Strange. I’d forgotten all about that bird, how she’d wake me every morning at dawn, when I was still curled safely in my mother’s nest.
It’s a good feeling, making Ruby laugh, so I draw another picture, and another, along the edges of the paper: an orange, a candy bar, a carrot.
“What are you two up to?” Stella asks, moaning as she tries to move her sore foot.
“How are you this morning?” I ask.
“Just feeling my age,” Stella says. “I’m fine.”
“Ivan is making me pictures,” Ruby says. “And he told me a joke. I really like Ivan, Aunt Stella.”
Stella winks at me. “Me too,” she says.
“Ivan? Want to hear my favorite joke?” Ruby asks. “I heard it from Maggie. She was one of the giraffes in my old circus.”
“Sure,” I say.
“It goes like this.” Ruby clears her throat. “What do elephants have that nothing else has?”
Trunks, I think, but I don’t answer because I don’t want to ruin Ruby’s fun.
“I don’t know, Ruby,” I reply. “What do elephants have that nothing else has?”
“Baby elephants,” Ruby says.
“Good one, Ruby,” I say, watching Stella stroke Ruby’s back with her trunk.
“Good one,” Stella says softly.
children
Once I asked Stella if she’d ever had any babies.
She shook her head. “I never had the opportunity.”
“You would have made a great mother,” I told her.
“Thank you, Ivan,” Stella said, clearly pleased. “I like to think so.

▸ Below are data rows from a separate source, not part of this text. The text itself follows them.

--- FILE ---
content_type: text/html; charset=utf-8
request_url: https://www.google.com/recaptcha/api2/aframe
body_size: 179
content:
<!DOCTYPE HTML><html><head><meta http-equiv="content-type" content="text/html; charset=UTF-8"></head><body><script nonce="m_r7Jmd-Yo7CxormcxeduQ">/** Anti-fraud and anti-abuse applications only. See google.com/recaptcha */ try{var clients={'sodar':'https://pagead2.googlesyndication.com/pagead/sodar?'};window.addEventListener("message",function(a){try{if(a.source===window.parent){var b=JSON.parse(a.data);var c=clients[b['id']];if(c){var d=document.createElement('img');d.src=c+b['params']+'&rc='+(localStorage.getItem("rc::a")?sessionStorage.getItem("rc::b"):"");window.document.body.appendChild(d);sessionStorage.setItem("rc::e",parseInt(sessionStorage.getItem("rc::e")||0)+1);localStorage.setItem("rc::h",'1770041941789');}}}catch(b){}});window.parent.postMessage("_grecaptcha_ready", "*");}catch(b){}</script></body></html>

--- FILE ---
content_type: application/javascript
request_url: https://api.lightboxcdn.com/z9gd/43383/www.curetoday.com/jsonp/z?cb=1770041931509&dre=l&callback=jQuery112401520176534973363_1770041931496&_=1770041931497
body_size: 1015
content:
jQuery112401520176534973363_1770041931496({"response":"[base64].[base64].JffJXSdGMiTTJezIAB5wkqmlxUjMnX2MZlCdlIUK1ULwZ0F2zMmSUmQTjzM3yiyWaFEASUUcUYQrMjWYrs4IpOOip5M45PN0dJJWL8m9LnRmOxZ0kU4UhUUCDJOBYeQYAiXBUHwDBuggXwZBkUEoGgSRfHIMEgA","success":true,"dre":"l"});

Having young ones is a big responsibility. You have to teach them how to take mud baths, of course, and emphasize the importance of fiber in their diet.” She looked away, contemplating.
Elephants are excellent at contemplating.
“I think the hardest part of being a parent,” Stella added after a while, “would be keeping your babies safe from harm. Protecting them.”
“The way silverbacks do in the jungle,” I said.
“Exactly.” Stella nodded.
“You would have been good at protecting, too,” I said confidently.
“I’m not so sure,” Stella said, gazing at the iron bars surrounding her. “I’m not sure at all.”
the parking lot
Mack and George are chatting while George cleans one of my windows.
“George,” Mack says, frowning, “there’s something wrong with the parking lot.”
George sighs. “I’ll take a look as soon as I’m done with this window. What’s the problem?”
“There are cars in it, that’s what’s wrong. Cars , George!” Mack breaks into a grin. “I think things are actually starting to pick up a bit. It’s gotta be the billboard. People see that baby elephant and they just have to stop and spend their hard-earned cash.”
“I hope so,” George says. “We sure could use the business.”
Mack’s right. I have noticed more visitors coming since he and George added the picture of Ruby to the sign. People crowd around Ruby and Stella’s domain, oohing and ahhing at the sight of a such a tiny elephant.
I gaze out at the huge sign that makes humans stop and spend their hard-earned cash. I have to admit that the picture of Ruby is rather cute, even if she doesn’t look like a real elephant.
I wonder if Mack could add a little red hat and a curly tail to the picture of me. Maybe then more visitors would stop by my domain.